I am running a Flask application (fewer users, organization level). I have a high-end machine, with 72 cores and 515703MB RAM.
I am currently running my application as (no nginx):
gunicorn --workers=10 --threads=12 -b 0.0.0.0:5000 "run:app" --access-logfile user_activity_logs/user_activity.log --preload
i.e. 120 process threads (Ideally, there is flexibility ~ 2*72 + 1 process threads).
There is a paginate API that needs to send huge data approx 60-70MB of rows from a CSV in small chunks of 1-2 MB.
For these, I am sending n (no. of pages) requests in parallel from Frontend. But on some dates, n is around 25-30 pages or even more.

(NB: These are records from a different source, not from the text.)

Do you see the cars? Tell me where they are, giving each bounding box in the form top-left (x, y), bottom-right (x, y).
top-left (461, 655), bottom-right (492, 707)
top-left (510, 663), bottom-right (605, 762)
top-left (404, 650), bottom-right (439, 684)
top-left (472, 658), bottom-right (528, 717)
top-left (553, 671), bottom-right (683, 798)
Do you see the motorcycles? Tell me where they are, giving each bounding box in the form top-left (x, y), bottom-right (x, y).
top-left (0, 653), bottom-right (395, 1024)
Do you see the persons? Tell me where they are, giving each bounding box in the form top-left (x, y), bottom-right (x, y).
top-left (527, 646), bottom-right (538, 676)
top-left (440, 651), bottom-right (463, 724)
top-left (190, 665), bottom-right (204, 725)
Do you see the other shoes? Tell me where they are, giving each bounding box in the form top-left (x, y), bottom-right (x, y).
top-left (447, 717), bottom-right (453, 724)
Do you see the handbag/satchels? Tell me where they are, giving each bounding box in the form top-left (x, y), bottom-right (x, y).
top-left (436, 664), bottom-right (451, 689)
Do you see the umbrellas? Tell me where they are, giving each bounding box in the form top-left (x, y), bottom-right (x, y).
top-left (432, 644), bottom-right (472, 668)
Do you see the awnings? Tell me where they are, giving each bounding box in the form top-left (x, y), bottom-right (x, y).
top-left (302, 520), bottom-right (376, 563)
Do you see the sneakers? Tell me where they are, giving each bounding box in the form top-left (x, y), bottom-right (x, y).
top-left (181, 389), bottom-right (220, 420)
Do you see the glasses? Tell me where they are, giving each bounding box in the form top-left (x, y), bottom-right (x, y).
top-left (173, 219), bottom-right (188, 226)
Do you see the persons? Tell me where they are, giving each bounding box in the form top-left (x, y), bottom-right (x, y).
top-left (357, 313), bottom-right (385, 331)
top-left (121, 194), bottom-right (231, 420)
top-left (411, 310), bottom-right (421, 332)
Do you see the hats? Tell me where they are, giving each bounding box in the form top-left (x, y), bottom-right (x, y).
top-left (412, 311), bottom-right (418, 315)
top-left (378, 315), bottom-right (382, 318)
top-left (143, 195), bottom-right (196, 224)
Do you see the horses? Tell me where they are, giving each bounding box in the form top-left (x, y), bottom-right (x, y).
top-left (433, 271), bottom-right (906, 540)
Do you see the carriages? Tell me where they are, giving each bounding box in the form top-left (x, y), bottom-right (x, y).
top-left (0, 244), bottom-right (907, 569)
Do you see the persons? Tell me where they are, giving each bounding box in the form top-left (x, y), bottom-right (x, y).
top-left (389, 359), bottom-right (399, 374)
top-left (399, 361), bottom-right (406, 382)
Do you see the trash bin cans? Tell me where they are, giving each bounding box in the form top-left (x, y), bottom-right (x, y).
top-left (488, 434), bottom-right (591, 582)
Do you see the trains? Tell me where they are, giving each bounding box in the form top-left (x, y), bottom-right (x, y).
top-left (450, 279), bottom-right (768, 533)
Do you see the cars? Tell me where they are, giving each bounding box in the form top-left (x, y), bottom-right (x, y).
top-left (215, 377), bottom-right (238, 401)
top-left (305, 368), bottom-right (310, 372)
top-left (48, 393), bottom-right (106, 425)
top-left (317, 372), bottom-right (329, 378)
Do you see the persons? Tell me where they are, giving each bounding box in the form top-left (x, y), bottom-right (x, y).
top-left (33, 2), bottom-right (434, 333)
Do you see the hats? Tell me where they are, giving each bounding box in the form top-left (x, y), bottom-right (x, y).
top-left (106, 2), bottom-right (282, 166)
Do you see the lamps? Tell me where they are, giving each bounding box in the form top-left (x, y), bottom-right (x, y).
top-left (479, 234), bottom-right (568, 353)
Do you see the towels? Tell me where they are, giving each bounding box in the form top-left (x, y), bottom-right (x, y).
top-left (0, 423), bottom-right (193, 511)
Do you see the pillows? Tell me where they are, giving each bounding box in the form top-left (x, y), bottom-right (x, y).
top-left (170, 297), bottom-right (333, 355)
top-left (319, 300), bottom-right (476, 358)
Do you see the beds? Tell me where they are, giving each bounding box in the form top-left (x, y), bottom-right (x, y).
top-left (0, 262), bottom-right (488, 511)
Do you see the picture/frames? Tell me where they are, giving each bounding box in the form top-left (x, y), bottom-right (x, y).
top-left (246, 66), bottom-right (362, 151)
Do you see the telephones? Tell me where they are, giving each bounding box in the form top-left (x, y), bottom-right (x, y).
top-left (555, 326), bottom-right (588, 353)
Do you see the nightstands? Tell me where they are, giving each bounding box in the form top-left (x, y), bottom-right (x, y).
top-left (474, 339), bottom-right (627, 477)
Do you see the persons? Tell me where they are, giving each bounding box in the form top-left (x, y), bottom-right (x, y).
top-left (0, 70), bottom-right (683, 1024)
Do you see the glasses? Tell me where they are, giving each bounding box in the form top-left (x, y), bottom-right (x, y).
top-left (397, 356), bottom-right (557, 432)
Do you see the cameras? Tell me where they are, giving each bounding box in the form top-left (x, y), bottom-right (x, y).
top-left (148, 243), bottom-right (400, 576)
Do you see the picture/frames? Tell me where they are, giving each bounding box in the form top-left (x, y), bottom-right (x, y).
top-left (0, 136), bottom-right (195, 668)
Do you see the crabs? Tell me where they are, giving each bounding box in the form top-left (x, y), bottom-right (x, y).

From networks and htop, what I am seeing is initial 4 requests seem to be fast and parallel, but the later requests follow less speed and follow a pattern i.e. around 4 requests at a time in parallel and keep remaining pending.
Frontend Code:
const page_size = 20000;
async function fetchInitDetails() {
return await fetchApi('/paginate-refdata/init', {
"method": "GET",
"data": {
'date': $('#date').val(),
'exchange': $('#exchange').val(),
'page_size': page_size
}
})
}
async function fetchAllPages(initDetails) {
let columns = [];
for (let i = 0; i < show_columns.length; i++) {
if (initDetails.columns.includes(show_columns[i])) {
if(show_columns[i] == 'expiry_date') {
columns.push({
headerName: titleCase(show_columns[i]),
field: show_columns[i],
filter: 'agTextColumnFilter',
minWidth: 150,
sort: 'desc',
sortIndex: 0
})
} else {
columns.push({
headerName: titleCase(show_columns[i]),
field: show_columns[i],
filter: 'agTextColumnFilter',
minWidth: 150,
})
}
}
}
for (let i = 0; i < initDetails.columns.length; i++) {
if (!show_columns.includes(initDetails.columns[i])) {
columns.push({
headerName: titleCase(initDetails.columns[i]),
field: initDetails.columns[i],
filter: 'agTextColumnFilter',
minWidth: 150,
hide: true
})
}
}
grid.ref_db.gridOptions.columnDefs = columns;
const { total_pages } = initDetails;
const parallelRequests = Array.from({ length: total_pages }, (_, index) => index + 1);
let pages = 1;
// (data.total - data.cnt) / 15000 * 10
const responses = await Promise.all(parallelRequests.map(async (page) => {
const response = await fetchApi('/paginate-refdata', {
"method": "GET",
"data": {
'date': $('#date').val(),
'exchange': $('#exchange').val(),
'page_size': page_size,
'page': page
}
});
show_loader(pages/initDetails.total_pages * 100, (initDetails.total_pages - pages++) * 1.2, rerender_html=false);
// pages++;
return response;
}));
return responses;
}
fetchInitDetails()
.then(initDetails => fetchAllPages(initDetails))
.then(responses => {
let rows_data = []
for(let i=0;i<responses.length;i++) {
for(let j=0;j<responses[i]['data'].length;j++) {
rows_data.push(responses[i]['data'][j]);
}
}
grid['ref_db'].renderGrid(rows_data);
Swal.fire({
toast: true,
position: 'bottom',
icon: 'success',
title: 'Data loaded',
showConfirmButton: false,
timer: 5000,
});
})
.catch(error => {
grid['ref_db'].renderGrid([]);
})
.finally(() => {
onclose();
})
Backend Code:
@blueprint.route('/paginate-refdata')
@login_required
def paginate_refdata():
try:
date = request.args['date'].replace('-', '')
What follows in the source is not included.